From the Director of Don Pasquale
We are always attracted to comedy, not only because it refreshes the soul, but it also touches our hearts, and it is a wonderful medium to convey serious social or moral messages. Don Pasquale, with all the characteristics of a farce and a situation comedy manages to do all this, but it also has some melancholic characteristics that makes this particular opera interesting to me, and Opera Omaha has given us a wonderful cast and production team to explore this piece.
We will start from this point; all the characters will experience a morality lesson and will change in the course of the story. Don Pasquale is a man during the sunset of his existence, looking for a second lease in life, wanting to feel young again and have a family around him. He doesn’t realize he could have all of that, but his prejudices affect him and those around him. These prejudices blind him from the fact that love is all around him, his nephew Ernesto, could give him the family he yearns for. His nephew’s fault: he is marrying for love and not for security. Don Pasquale is set in his ways at the age of 70, he wants things the way he wants them. It will take a series of plotting and deception to teach him a lesson.

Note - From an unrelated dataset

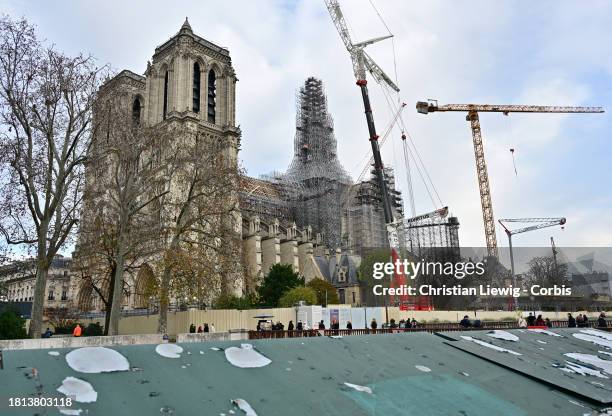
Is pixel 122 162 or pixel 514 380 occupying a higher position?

Ernesto also needs to be taught a lesson. He is young, insecure, and has been living out of the support of his uncle, (though that could be the way Don Pasquale shows his love. How many of us have parents who may not show affection the way we want it, but that doesn’t mean they don’t love us?) which, I think, he takes for granted and has made him complacent. He is also easy to have fits of jealousy; Norina will take care of that!
Malatesta cares sincerely for his friend Ernesto and wants to help him by devising a deceiving plot against Don Pasquale. His fault lies in the belief that he knows more than a man who has experienced life longer than him. Norina comes to be the catalyst, who at the end of the day will teach all of the men a lesson. She is a feminist, a modern woman for the times in the story, who can really see and analyze the intentions of all the characters. She will also have some learning to do when she takes things too far and experiences remorse.
This journey will transform all the characters and teach each one of them a morality lesson, but as in all comedies, especially the ones where deception is the main tool: nothing may seem what it is! Who is really in control of the whole plot? You will have to wait for the end.